The dark and cold of these frosty months tends to provide the perfect backdrop for indulging in a good, winter wallow when it comes to music. Next up in our series of winter survival tips, we chat to Academy Records Annex’s manager Cory Feierman about his recommendations for some solid hibernation music. Check out our previous interviews here, here and here.
MUSIC: ACADEMY RECORDS | 85 Oak Street
Cory Feierman, Manager
Greenpointers: What music would you recommend to people to feel more uplifted this winter?
Cory Feierman: I think that music is always directed to how you’re feeling and how the world is treating you and that includes the weather. What I find uplifting in the winter time are the classic power pop records like the first two Big Star records, Todd Rundgren Something/Anything? or maybe the second Carole King record. Something that is lyrically a little heart-breaking, but still sounds sweet and driving and moving.

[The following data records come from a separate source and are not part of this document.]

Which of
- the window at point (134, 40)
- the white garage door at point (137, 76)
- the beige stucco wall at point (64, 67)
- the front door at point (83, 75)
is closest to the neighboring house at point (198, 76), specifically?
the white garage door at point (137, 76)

GP: Do people gravitate towards buying different types of music in the colder months?
CF: I think I’ll sell a hundred Charlie Brown Christmas records in November and December. I think that maybe in the summer, dance music and disco sales are up and I think that in the winter, it’s more about folk and rock records.
GP: Do you think there is such a thing as a high quality holiday record?
CF: Oh yeah, I think that the Phil Spector holiday record is one of the best records of all time. It’s unbelievable. I love the Elvis Christmas record and the John Fahey Christmas record is great.
GP: If you want to go into a dark place this winter on your couch, under a blanket, with a whiskey, what would be your music pairing for that scenario?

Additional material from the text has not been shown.